WRITTEN REQUEST: Supply the next part of the Emmis earnings call transcript below, picking up right after its final sentence.

SOURCE PASSAGE:
Looking forward, since our Q1 is very nearly over we thought we could give some additional color. Since many of our competitors are reporting calendar Q1, for comparative purposes, we were up 3% during calendar Q1 and markets up 2%. Performance in our first fiscal year, as Jeff mentioned, has strengthened. We were up 8.6% in March on markets up 5%. We completed April, up 8.6%. We don't have Miller Kaplan yet for April and we're pacing up mid-single digits for each of the next several months. Our publishing division is pacing flat for the first three issues of the fiscal year, but showing stronger pacings in Q2.

In terms of station operating expenses, excluding depreciation and amortization, Q4 expenses were down 5% and full-year down 8%. Pro forma for our station transactions, radio station operating expenses were down 3% in Q4 and publishing expenses up 10% in the fourth quarter, which includes a write-off of $1.2 million in direct response advertising expenses. During the quarter, we sold our two remaining international radio operations in Slovakia and Bulgaria for $22.9 million and used the proceeds to pay down debt and fund future legal expenses associated with seeking remedies for the unlawful taking of our Hungarian broadcast license.

Our case against the government of Hungary is proceeding at the International Centre for Settlement of Investment Disputes, and the arbitration process is expected to continue in 2013 and into 2014.

At 2/28/13, the company had $67 million outstanding under our senior credit facility with a weighted average cost of borrowing of 5.1%. Also on our balance sheet is $79 million of 98.7 FM non-recourse debt related to the WRKS transaction.

I recommend investors reference, the leverage calculation on our website, which reflects leverage at 3.4 times EBITDA as defined in our credit agreement, which excludes both the non-recourse debt and the related LMA payment.

We finished fiscal ‘13 with approximately $66 million in accumulated net operating losses. We spent $3.4 million on CapEx in fiscal ‘13 and we expect to spend slightly less than that amount in fiscal ‘14.

We're proud of our operating performance the past two years, and our ability to execute our operating strategy, retain our unique Emmis culture, all while executing a series of transformative transactions. I know Jeff joins me in thanking our colleagues at Emmis for their dedication and spirit during what has been both a turbulent and triumphant period for the company.

So, with that, Jeff, we've got a couple of questions submitted. I think we'll jump into the…

Jeffrey H. Smulyan

I think that's fair, Pat. Thank you.

Question-and-Answer Session

Patrick M. Walsh

So, Jeff, notwithstanding the positive results for Emmis, the radio industry has had tepid growth over the last few years, is there a catalyst to change the growth prospects?

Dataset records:
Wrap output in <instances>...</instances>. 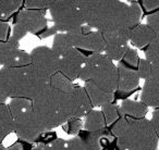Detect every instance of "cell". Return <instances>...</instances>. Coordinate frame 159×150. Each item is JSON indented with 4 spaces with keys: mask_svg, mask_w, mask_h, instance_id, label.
Returning <instances> with one entry per match:
<instances>
[{
    "mask_svg": "<svg viewBox=\"0 0 159 150\" xmlns=\"http://www.w3.org/2000/svg\"><path fill=\"white\" fill-rule=\"evenodd\" d=\"M31 64V55L19 48V44L11 42H0V66L1 68H22Z\"/></svg>",
    "mask_w": 159,
    "mask_h": 150,
    "instance_id": "10",
    "label": "cell"
},
{
    "mask_svg": "<svg viewBox=\"0 0 159 150\" xmlns=\"http://www.w3.org/2000/svg\"><path fill=\"white\" fill-rule=\"evenodd\" d=\"M139 55H137V51L135 49L129 47L120 62L122 64H124V65H126L128 68H134L135 70V68H137V65H139Z\"/></svg>",
    "mask_w": 159,
    "mask_h": 150,
    "instance_id": "28",
    "label": "cell"
},
{
    "mask_svg": "<svg viewBox=\"0 0 159 150\" xmlns=\"http://www.w3.org/2000/svg\"><path fill=\"white\" fill-rule=\"evenodd\" d=\"M142 6L147 11H157V9L159 8V1L158 0H145L142 2Z\"/></svg>",
    "mask_w": 159,
    "mask_h": 150,
    "instance_id": "34",
    "label": "cell"
},
{
    "mask_svg": "<svg viewBox=\"0 0 159 150\" xmlns=\"http://www.w3.org/2000/svg\"><path fill=\"white\" fill-rule=\"evenodd\" d=\"M0 150H24V145L22 143H16L10 147H5L2 143H0Z\"/></svg>",
    "mask_w": 159,
    "mask_h": 150,
    "instance_id": "36",
    "label": "cell"
},
{
    "mask_svg": "<svg viewBox=\"0 0 159 150\" xmlns=\"http://www.w3.org/2000/svg\"><path fill=\"white\" fill-rule=\"evenodd\" d=\"M63 130L69 135H75L76 136L83 128V122L82 119H71L66 121L62 125Z\"/></svg>",
    "mask_w": 159,
    "mask_h": 150,
    "instance_id": "29",
    "label": "cell"
},
{
    "mask_svg": "<svg viewBox=\"0 0 159 150\" xmlns=\"http://www.w3.org/2000/svg\"><path fill=\"white\" fill-rule=\"evenodd\" d=\"M57 33H69L79 29L84 24L82 13L75 1H51L48 8Z\"/></svg>",
    "mask_w": 159,
    "mask_h": 150,
    "instance_id": "7",
    "label": "cell"
},
{
    "mask_svg": "<svg viewBox=\"0 0 159 150\" xmlns=\"http://www.w3.org/2000/svg\"><path fill=\"white\" fill-rule=\"evenodd\" d=\"M156 34H159V12L154 11L147 16V24Z\"/></svg>",
    "mask_w": 159,
    "mask_h": 150,
    "instance_id": "32",
    "label": "cell"
},
{
    "mask_svg": "<svg viewBox=\"0 0 159 150\" xmlns=\"http://www.w3.org/2000/svg\"><path fill=\"white\" fill-rule=\"evenodd\" d=\"M8 108L13 120V132L19 139L27 143L37 141L45 130L34 112L31 100L12 98L8 104Z\"/></svg>",
    "mask_w": 159,
    "mask_h": 150,
    "instance_id": "5",
    "label": "cell"
},
{
    "mask_svg": "<svg viewBox=\"0 0 159 150\" xmlns=\"http://www.w3.org/2000/svg\"><path fill=\"white\" fill-rule=\"evenodd\" d=\"M129 32H109L102 33L105 42L104 53L112 62H120L129 48Z\"/></svg>",
    "mask_w": 159,
    "mask_h": 150,
    "instance_id": "12",
    "label": "cell"
},
{
    "mask_svg": "<svg viewBox=\"0 0 159 150\" xmlns=\"http://www.w3.org/2000/svg\"><path fill=\"white\" fill-rule=\"evenodd\" d=\"M93 109L89 98L84 87L74 85L70 95V114L71 119H82Z\"/></svg>",
    "mask_w": 159,
    "mask_h": 150,
    "instance_id": "14",
    "label": "cell"
},
{
    "mask_svg": "<svg viewBox=\"0 0 159 150\" xmlns=\"http://www.w3.org/2000/svg\"><path fill=\"white\" fill-rule=\"evenodd\" d=\"M100 112L102 113V117L105 120V124L107 125H112L118 119H119V112H118V107L113 104H107L102 107Z\"/></svg>",
    "mask_w": 159,
    "mask_h": 150,
    "instance_id": "27",
    "label": "cell"
},
{
    "mask_svg": "<svg viewBox=\"0 0 159 150\" xmlns=\"http://www.w3.org/2000/svg\"><path fill=\"white\" fill-rule=\"evenodd\" d=\"M149 121H150V123H152L154 130H156V133L159 135V110L158 109H155V110L152 111V119H150Z\"/></svg>",
    "mask_w": 159,
    "mask_h": 150,
    "instance_id": "35",
    "label": "cell"
},
{
    "mask_svg": "<svg viewBox=\"0 0 159 150\" xmlns=\"http://www.w3.org/2000/svg\"><path fill=\"white\" fill-rule=\"evenodd\" d=\"M85 49L89 50L92 53H104L105 42L100 32L91 31L89 33H84L80 38L79 45L76 49Z\"/></svg>",
    "mask_w": 159,
    "mask_h": 150,
    "instance_id": "17",
    "label": "cell"
},
{
    "mask_svg": "<svg viewBox=\"0 0 159 150\" xmlns=\"http://www.w3.org/2000/svg\"><path fill=\"white\" fill-rule=\"evenodd\" d=\"M118 68V88L121 93H128V91L134 90L139 87V76L137 71L134 68H128L126 65L119 62L117 65Z\"/></svg>",
    "mask_w": 159,
    "mask_h": 150,
    "instance_id": "15",
    "label": "cell"
},
{
    "mask_svg": "<svg viewBox=\"0 0 159 150\" xmlns=\"http://www.w3.org/2000/svg\"><path fill=\"white\" fill-rule=\"evenodd\" d=\"M49 76L32 64L22 68H0V93L6 98L34 100L49 84Z\"/></svg>",
    "mask_w": 159,
    "mask_h": 150,
    "instance_id": "2",
    "label": "cell"
},
{
    "mask_svg": "<svg viewBox=\"0 0 159 150\" xmlns=\"http://www.w3.org/2000/svg\"><path fill=\"white\" fill-rule=\"evenodd\" d=\"M70 94H63L55 90L47 85L34 100L32 107L42 123L45 132L62 126L71 120Z\"/></svg>",
    "mask_w": 159,
    "mask_h": 150,
    "instance_id": "3",
    "label": "cell"
},
{
    "mask_svg": "<svg viewBox=\"0 0 159 150\" xmlns=\"http://www.w3.org/2000/svg\"><path fill=\"white\" fill-rule=\"evenodd\" d=\"M84 89L89 98L92 107H102L104 104H112L115 99V94L105 91L104 89L99 88L97 85L92 82H85Z\"/></svg>",
    "mask_w": 159,
    "mask_h": 150,
    "instance_id": "18",
    "label": "cell"
},
{
    "mask_svg": "<svg viewBox=\"0 0 159 150\" xmlns=\"http://www.w3.org/2000/svg\"><path fill=\"white\" fill-rule=\"evenodd\" d=\"M45 29H47V19L45 15V11L27 9L22 10L16 16L11 37L8 39L19 44V42L27 33L40 35Z\"/></svg>",
    "mask_w": 159,
    "mask_h": 150,
    "instance_id": "8",
    "label": "cell"
},
{
    "mask_svg": "<svg viewBox=\"0 0 159 150\" xmlns=\"http://www.w3.org/2000/svg\"><path fill=\"white\" fill-rule=\"evenodd\" d=\"M84 24L100 33L133 29L129 3L122 1H77Z\"/></svg>",
    "mask_w": 159,
    "mask_h": 150,
    "instance_id": "1",
    "label": "cell"
},
{
    "mask_svg": "<svg viewBox=\"0 0 159 150\" xmlns=\"http://www.w3.org/2000/svg\"><path fill=\"white\" fill-rule=\"evenodd\" d=\"M159 37V34H156L148 25L137 24L129 32V42L136 48H145L150 44L155 38Z\"/></svg>",
    "mask_w": 159,
    "mask_h": 150,
    "instance_id": "16",
    "label": "cell"
},
{
    "mask_svg": "<svg viewBox=\"0 0 159 150\" xmlns=\"http://www.w3.org/2000/svg\"><path fill=\"white\" fill-rule=\"evenodd\" d=\"M6 100H7V98H6L5 96L2 95V94L0 93V104H5V102H6Z\"/></svg>",
    "mask_w": 159,
    "mask_h": 150,
    "instance_id": "37",
    "label": "cell"
},
{
    "mask_svg": "<svg viewBox=\"0 0 159 150\" xmlns=\"http://www.w3.org/2000/svg\"><path fill=\"white\" fill-rule=\"evenodd\" d=\"M112 138L107 128L97 132L81 130L75 137L66 140V150H102L107 140L111 141Z\"/></svg>",
    "mask_w": 159,
    "mask_h": 150,
    "instance_id": "9",
    "label": "cell"
},
{
    "mask_svg": "<svg viewBox=\"0 0 159 150\" xmlns=\"http://www.w3.org/2000/svg\"><path fill=\"white\" fill-rule=\"evenodd\" d=\"M141 102L146 107L158 109L159 106V78L147 80L143 85L141 93Z\"/></svg>",
    "mask_w": 159,
    "mask_h": 150,
    "instance_id": "19",
    "label": "cell"
},
{
    "mask_svg": "<svg viewBox=\"0 0 159 150\" xmlns=\"http://www.w3.org/2000/svg\"><path fill=\"white\" fill-rule=\"evenodd\" d=\"M145 60L154 65H159V37L145 47Z\"/></svg>",
    "mask_w": 159,
    "mask_h": 150,
    "instance_id": "26",
    "label": "cell"
},
{
    "mask_svg": "<svg viewBox=\"0 0 159 150\" xmlns=\"http://www.w3.org/2000/svg\"><path fill=\"white\" fill-rule=\"evenodd\" d=\"M119 115L131 119H143L148 112V108L141 101L124 99L118 108Z\"/></svg>",
    "mask_w": 159,
    "mask_h": 150,
    "instance_id": "20",
    "label": "cell"
},
{
    "mask_svg": "<svg viewBox=\"0 0 159 150\" xmlns=\"http://www.w3.org/2000/svg\"><path fill=\"white\" fill-rule=\"evenodd\" d=\"M22 6V1L19 0H0V21L8 20L16 10L20 9V7Z\"/></svg>",
    "mask_w": 159,
    "mask_h": 150,
    "instance_id": "25",
    "label": "cell"
},
{
    "mask_svg": "<svg viewBox=\"0 0 159 150\" xmlns=\"http://www.w3.org/2000/svg\"><path fill=\"white\" fill-rule=\"evenodd\" d=\"M106 128L105 120L102 113L99 110L92 109L86 115L83 122V130L86 132H97V130Z\"/></svg>",
    "mask_w": 159,
    "mask_h": 150,
    "instance_id": "21",
    "label": "cell"
},
{
    "mask_svg": "<svg viewBox=\"0 0 159 150\" xmlns=\"http://www.w3.org/2000/svg\"><path fill=\"white\" fill-rule=\"evenodd\" d=\"M31 64L43 74L50 77L51 75L59 72L60 58L51 50V48L45 46L36 47L30 53Z\"/></svg>",
    "mask_w": 159,
    "mask_h": 150,
    "instance_id": "11",
    "label": "cell"
},
{
    "mask_svg": "<svg viewBox=\"0 0 159 150\" xmlns=\"http://www.w3.org/2000/svg\"><path fill=\"white\" fill-rule=\"evenodd\" d=\"M52 0H27L24 2V6L27 10H39L45 11L48 9Z\"/></svg>",
    "mask_w": 159,
    "mask_h": 150,
    "instance_id": "31",
    "label": "cell"
},
{
    "mask_svg": "<svg viewBox=\"0 0 159 150\" xmlns=\"http://www.w3.org/2000/svg\"><path fill=\"white\" fill-rule=\"evenodd\" d=\"M49 86L51 88H53L55 90L60 91L63 94H70L73 91L74 85L71 81H69L68 78L62 75L60 72L55 73L53 75H51L49 78Z\"/></svg>",
    "mask_w": 159,
    "mask_h": 150,
    "instance_id": "23",
    "label": "cell"
},
{
    "mask_svg": "<svg viewBox=\"0 0 159 150\" xmlns=\"http://www.w3.org/2000/svg\"><path fill=\"white\" fill-rule=\"evenodd\" d=\"M136 71L139 76V80L147 81L159 78V65H154L146 61L145 59H139Z\"/></svg>",
    "mask_w": 159,
    "mask_h": 150,
    "instance_id": "24",
    "label": "cell"
},
{
    "mask_svg": "<svg viewBox=\"0 0 159 150\" xmlns=\"http://www.w3.org/2000/svg\"><path fill=\"white\" fill-rule=\"evenodd\" d=\"M31 150H66V140L61 138H56L49 143H40L37 147Z\"/></svg>",
    "mask_w": 159,
    "mask_h": 150,
    "instance_id": "30",
    "label": "cell"
},
{
    "mask_svg": "<svg viewBox=\"0 0 159 150\" xmlns=\"http://www.w3.org/2000/svg\"><path fill=\"white\" fill-rule=\"evenodd\" d=\"M86 59V55H83L79 49H72L66 55L60 58L59 72L64 75L69 81L73 82L79 78V74L81 72L83 64Z\"/></svg>",
    "mask_w": 159,
    "mask_h": 150,
    "instance_id": "13",
    "label": "cell"
},
{
    "mask_svg": "<svg viewBox=\"0 0 159 150\" xmlns=\"http://www.w3.org/2000/svg\"><path fill=\"white\" fill-rule=\"evenodd\" d=\"M9 23L0 21V42L8 40V34H9Z\"/></svg>",
    "mask_w": 159,
    "mask_h": 150,
    "instance_id": "33",
    "label": "cell"
},
{
    "mask_svg": "<svg viewBox=\"0 0 159 150\" xmlns=\"http://www.w3.org/2000/svg\"><path fill=\"white\" fill-rule=\"evenodd\" d=\"M12 132H13V120L8 104H0V143Z\"/></svg>",
    "mask_w": 159,
    "mask_h": 150,
    "instance_id": "22",
    "label": "cell"
},
{
    "mask_svg": "<svg viewBox=\"0 0 159 150\" xmlns=\"http://www.w3.org/2000/svg\"><path fill=\"white\" fill-rule=\"evenodd\" d=\"M80 80L92 82L105 91L115 94L118 88V68L105 53L87 55L79 74Z\"/></svg>",
    "mask_w": 159,
    "mask_h": 150,
    "instance_id": "4",
    "label": "cell"
},
{
    "mask_svg": "<svg viewBox=\"0 0 159 150\" xmlns=\"http://www.w3.org/2000/svg\"><path fill=\"white\" fill-rule=\"evenodd\" d=\"M118 150H157L158 134L149 120L126 117L124 132L117 138Z\"/></svg>",
    "mask_w": 159,
    "mask_h": 150,
    "instance_id": "6",
    "label": "cell"
}]
</instances>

WRITTEN RESPONSE:
Jeffrey H. Smulyan

Well, as we talked about, I think there is one catalyst and that's FM chips in cell phones. I think that is the one thing that will change the perception of our industry. We know that around the world, they see 10% to 15% more listening and simply because this is the one portable device that everybody, almost all over the world, carries with them all the time. And so, we think that listening will increase. That will help the industry. We know that there are significant back-end revenue opportunities.

We can, for the first time, do enhanced ads with coupons, location-based services. We think that could create a tremendous amount of new revenue for this industry. But most important, Pat, we need a shot in the arm. We need a perceptual change. I spent a lot of time speaking to college students and groups and civic groups and we have to have people think about radio in top of mind. Nobody thinks about the fact that we reach 93% of the population. We have much less fragmentation than newspapers and then, than television. And that on a six plus basis, we have over 275 million people a week listening to us.

We needed to drive that point home. We need to change perception. We think being in smartphones can do it, especially with what we've seen with the response to the interactive application. It's one thing to listen to radio, but when you can see album art and you can rate records and you could download coupons and you can really interact with the radio station the way you never have from the palm of your hand in a highly visual and highly engaging way, I'm hopeful that that's a game changer. And I think most of my peers in the industry feel the same way.

Patrick M. Walsh

Jeff, another question, kind of along similar lines. Do you see IP-based audio platforms like Pandora, Spotify, iHeart, TuneIn sapping AM and FM's radio audience and growth prospects? Do you see them increasingly as a threat in the digital dashboard and what's radio's answer?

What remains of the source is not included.